From ea26eee61966916707e216b0db26f21812c63131 Mon Sep 17 00:00:00 2001
From: David Robertson <davidr@element.io>
Date: Fri, 16 Sep 2022 18:05:28 +0100
Subject: [PATCH 1/3] Validation for `/add_threepid/msisdn/submit_token`

---
 synapse/rest/client/account.py | 15 +++++++++------
 1 file changed, 9 insertions(+), 6 deletions(-)
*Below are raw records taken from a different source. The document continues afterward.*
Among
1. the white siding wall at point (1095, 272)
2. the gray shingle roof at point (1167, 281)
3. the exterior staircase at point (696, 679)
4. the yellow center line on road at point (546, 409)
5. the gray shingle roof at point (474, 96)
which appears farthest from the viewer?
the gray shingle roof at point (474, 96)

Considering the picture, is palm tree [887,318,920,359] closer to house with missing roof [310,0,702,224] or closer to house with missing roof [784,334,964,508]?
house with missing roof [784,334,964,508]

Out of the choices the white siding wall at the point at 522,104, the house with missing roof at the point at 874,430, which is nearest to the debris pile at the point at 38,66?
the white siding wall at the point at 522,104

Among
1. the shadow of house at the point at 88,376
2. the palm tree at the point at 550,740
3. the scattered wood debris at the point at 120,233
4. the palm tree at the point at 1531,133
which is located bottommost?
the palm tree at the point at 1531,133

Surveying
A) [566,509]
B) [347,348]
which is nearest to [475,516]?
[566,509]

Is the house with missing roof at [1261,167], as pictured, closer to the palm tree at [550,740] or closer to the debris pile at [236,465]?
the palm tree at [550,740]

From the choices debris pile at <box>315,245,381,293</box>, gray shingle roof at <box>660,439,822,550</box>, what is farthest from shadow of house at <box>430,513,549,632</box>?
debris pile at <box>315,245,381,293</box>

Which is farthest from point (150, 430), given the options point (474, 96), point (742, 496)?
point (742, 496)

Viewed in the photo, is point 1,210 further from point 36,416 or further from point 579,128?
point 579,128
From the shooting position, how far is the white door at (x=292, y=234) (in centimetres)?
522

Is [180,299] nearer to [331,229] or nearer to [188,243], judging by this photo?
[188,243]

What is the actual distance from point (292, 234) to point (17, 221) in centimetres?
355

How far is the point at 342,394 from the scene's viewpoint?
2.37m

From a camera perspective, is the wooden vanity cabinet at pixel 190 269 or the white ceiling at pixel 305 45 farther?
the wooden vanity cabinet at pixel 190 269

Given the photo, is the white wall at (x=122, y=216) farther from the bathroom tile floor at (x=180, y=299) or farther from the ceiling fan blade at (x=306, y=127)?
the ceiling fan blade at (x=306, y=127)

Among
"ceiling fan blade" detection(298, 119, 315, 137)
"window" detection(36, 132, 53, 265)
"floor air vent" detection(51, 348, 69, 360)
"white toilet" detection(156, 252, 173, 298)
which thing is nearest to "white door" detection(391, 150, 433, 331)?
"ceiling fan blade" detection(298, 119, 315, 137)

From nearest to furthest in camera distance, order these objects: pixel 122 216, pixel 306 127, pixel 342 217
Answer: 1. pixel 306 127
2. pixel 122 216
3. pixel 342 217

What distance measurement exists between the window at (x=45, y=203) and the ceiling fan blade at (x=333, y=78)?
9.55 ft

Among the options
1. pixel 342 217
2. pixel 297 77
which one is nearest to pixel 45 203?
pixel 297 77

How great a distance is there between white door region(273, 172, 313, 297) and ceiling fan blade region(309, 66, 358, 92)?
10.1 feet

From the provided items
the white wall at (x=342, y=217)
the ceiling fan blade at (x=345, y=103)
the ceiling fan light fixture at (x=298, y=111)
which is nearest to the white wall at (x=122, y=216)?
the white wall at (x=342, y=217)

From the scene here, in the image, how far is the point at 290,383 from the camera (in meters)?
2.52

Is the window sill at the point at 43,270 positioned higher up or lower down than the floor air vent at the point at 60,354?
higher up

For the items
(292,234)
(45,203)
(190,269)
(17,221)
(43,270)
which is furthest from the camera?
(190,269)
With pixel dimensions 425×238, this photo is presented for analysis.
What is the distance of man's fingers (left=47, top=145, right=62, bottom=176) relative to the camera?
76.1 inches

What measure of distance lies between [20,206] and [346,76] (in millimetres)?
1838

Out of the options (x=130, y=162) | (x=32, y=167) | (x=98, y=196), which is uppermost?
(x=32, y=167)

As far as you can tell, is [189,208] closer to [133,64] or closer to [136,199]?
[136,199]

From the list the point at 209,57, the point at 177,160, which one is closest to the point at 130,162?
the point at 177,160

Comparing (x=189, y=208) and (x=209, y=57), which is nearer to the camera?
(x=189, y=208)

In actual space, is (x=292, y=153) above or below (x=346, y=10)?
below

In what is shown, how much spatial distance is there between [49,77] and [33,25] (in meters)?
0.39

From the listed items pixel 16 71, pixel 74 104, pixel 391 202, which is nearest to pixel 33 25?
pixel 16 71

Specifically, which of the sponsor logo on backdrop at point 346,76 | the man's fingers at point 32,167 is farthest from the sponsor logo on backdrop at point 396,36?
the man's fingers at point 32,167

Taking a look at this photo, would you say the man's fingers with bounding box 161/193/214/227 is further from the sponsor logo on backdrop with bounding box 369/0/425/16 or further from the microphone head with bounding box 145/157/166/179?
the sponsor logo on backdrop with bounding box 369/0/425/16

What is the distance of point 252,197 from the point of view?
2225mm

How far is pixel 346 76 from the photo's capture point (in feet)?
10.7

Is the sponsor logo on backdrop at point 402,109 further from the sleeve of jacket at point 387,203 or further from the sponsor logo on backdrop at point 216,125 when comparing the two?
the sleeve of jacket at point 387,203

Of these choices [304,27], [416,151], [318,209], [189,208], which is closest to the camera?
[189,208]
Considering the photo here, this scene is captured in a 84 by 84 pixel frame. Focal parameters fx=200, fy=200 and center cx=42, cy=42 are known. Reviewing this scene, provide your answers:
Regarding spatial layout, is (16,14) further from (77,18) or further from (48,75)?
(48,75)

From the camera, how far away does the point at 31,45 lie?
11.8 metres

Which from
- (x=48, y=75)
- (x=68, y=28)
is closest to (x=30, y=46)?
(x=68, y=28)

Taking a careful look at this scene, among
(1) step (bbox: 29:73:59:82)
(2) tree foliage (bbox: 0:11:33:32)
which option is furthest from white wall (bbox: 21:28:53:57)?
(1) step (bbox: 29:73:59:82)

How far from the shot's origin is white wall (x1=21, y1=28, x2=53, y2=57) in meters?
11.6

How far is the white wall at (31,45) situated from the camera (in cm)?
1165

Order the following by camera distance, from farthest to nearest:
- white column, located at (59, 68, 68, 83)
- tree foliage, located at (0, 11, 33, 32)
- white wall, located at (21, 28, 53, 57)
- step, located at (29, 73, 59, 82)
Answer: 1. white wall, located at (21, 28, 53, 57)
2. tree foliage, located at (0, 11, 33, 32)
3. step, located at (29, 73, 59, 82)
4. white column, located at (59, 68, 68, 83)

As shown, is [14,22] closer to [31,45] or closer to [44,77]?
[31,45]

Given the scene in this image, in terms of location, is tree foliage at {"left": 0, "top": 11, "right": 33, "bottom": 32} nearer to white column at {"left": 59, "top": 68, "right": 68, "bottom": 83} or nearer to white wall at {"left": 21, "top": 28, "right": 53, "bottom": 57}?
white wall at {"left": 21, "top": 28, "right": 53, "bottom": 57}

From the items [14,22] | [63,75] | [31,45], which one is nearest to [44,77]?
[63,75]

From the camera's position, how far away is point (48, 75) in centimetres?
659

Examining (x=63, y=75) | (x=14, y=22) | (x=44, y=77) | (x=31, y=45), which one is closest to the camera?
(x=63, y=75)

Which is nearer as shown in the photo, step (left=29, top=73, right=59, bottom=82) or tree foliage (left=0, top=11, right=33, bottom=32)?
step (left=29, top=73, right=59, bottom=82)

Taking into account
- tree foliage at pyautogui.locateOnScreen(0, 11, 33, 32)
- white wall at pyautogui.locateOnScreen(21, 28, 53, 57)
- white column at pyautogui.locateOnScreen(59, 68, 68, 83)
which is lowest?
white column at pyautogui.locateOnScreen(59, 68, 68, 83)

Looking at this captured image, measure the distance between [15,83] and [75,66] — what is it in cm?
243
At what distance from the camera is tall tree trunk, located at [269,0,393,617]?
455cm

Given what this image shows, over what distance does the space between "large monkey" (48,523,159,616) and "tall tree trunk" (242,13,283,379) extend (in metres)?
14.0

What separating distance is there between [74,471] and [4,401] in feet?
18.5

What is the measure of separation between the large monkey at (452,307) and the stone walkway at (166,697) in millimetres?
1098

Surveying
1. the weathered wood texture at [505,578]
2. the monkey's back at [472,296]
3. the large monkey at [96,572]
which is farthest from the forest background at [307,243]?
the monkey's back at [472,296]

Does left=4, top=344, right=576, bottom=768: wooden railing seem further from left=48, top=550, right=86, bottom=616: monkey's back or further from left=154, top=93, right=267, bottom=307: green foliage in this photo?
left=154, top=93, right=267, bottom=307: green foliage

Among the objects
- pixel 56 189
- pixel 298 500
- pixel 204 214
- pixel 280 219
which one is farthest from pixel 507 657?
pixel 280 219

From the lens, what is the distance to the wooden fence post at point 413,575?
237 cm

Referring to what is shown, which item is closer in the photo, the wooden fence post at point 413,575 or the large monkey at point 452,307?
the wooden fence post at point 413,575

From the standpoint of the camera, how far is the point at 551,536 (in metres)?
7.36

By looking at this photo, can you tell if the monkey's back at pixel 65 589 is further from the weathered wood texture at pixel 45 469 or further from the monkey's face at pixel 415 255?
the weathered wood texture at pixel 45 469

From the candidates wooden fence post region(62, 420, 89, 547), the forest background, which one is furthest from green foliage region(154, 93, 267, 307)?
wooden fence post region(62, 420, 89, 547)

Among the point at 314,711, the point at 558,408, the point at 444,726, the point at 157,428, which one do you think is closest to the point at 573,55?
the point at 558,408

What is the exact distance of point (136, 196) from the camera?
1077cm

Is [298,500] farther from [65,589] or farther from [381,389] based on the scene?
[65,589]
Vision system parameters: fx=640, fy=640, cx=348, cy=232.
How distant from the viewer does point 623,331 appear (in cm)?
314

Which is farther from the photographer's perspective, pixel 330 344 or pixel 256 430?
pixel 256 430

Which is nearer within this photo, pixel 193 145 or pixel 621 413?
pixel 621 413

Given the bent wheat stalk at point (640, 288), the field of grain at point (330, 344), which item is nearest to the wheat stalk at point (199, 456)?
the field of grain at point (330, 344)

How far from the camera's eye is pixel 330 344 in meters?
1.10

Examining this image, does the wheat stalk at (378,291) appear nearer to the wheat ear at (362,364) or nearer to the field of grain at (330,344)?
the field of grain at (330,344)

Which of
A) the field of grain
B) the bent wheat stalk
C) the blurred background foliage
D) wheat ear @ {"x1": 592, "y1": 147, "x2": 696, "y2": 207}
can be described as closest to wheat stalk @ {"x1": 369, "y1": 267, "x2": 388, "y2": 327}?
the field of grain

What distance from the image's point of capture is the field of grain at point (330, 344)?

diff --git a/synapse/rest/client/account.py b/synapse/rest/client/account.py
index 2db2a04f95df..9af8dbda1509 100644
--- a/synapse/rest/client/account.py
+++ b/synapse/rest/client/account.py
@@ -534,6 +534,11 @@ class AddThreepidMsisdnSubmitTokenServlet(RestServlet):
         "/add_threepid/msisdn/submit_token$", releases=(), unstable=True
     )
 
+    class PostBody(RequestBodyModel):
+        client_secret: ClientSecretStr
+        sid: StrictStr
+        token: StrictStr
+
     def __init__(self, hs: "HomeServer"):
         super().__init__()
         self.config = hs.config
@@ -549,16 +554,14 @@ async def on_POST(self, request: Request) -> Tuple[int, JsonDict]:
                 "instead.",
             )
 
-        body = parse_json_object_from_request(request)
-        assert_params_in_dict(body, ["client_secret", "sid", "token"])
-        assert_valid_client_secret(body["client_secret"])
+        body = parse_and_validate_json_object_from_request(request, self.PostBody)
 
         # Proxy submit_token request to msisdn threepid delegate
         response = await self.identity_handler.proxy_msisdn_submit_token(
             self.config.registration.account_threepid_delegate_msisdn,
-            body["client_secret"],
-            body["sid"],
-            body["token"],
+            body.client_secret,
+            body.sid,
+            body.token,
         )
         return 200, response
 

From ba7f4364ee82ccd1b0450c72dc2833b05254d680 Mon Sep 17 00:00:00 2001
From: David Robertson <davidr@element.io>
Date: Fri, 16 Sep 2022 18:27:51 +0100
Subject: [PATCH 2/3] Don't validate deprecated endpoint

---
 synapse/rest/client/account.py | 4 ++++
 1 file changed, 4 insertions(+)

diff --git a/synapse/rest/client/account.py b/synapse/rest/client/account.py
index 9af8dbda1509..44f622bcce15 100644
--- a/synapse/rest/client/account.py
+++ b/synapse/rest/client/account.py
@@ -584,6 +584,10 @@ async def on_GET(self, request: SynapseRequest) -> Tuple[int, JsonDict]:
 
         return 200, {"threepids": threepids}
 
+    # NOTE(dmr): I have chosen not to use Pydantic to parse this request's body, because
+    # the endpoint is deprecated. (If you really want to, you could do this by reusing
+    # ThreePidBindRestServelet.PostBody with an `alias_generator` to handle
+    # `threePidCreds` versus `three_pid_creds`.
     async def on_POST(self, request: SynapseRequest) -> Tuple[int, JsonDict]:
         if not self.hs.config.registration.enable_3pid_changes:
             raise SynapseError(

From ec13e314fcd1df70cc806eba5917cfd4d552304d Mon Sep 17 00:00:00 2001
From: David Robertson <davidr@element.io>
Date: Fri, 16 Sep 2022 18:42:00 +0100
Subject: [PATCH 3/3] Changelog

---
 changelog.d/13832.feature | 1 +
 1 file changed, 1 insertion(+)
 create mode 100644 changelog.d/13832.feature

diff --git a/changelog.d/13832.feature b/changelog.d/13832.feature
new file mode 100644
index 000000000000..1dc1d66efeb5
--- /dev/null
+++ b/changelog.d/13832.feature
@@ -0,0 +1 @@
+Improve validation for the unspecced, internal-only `_matrix/client/unstable/add_threepid/msisdn/submit_token` endpoint.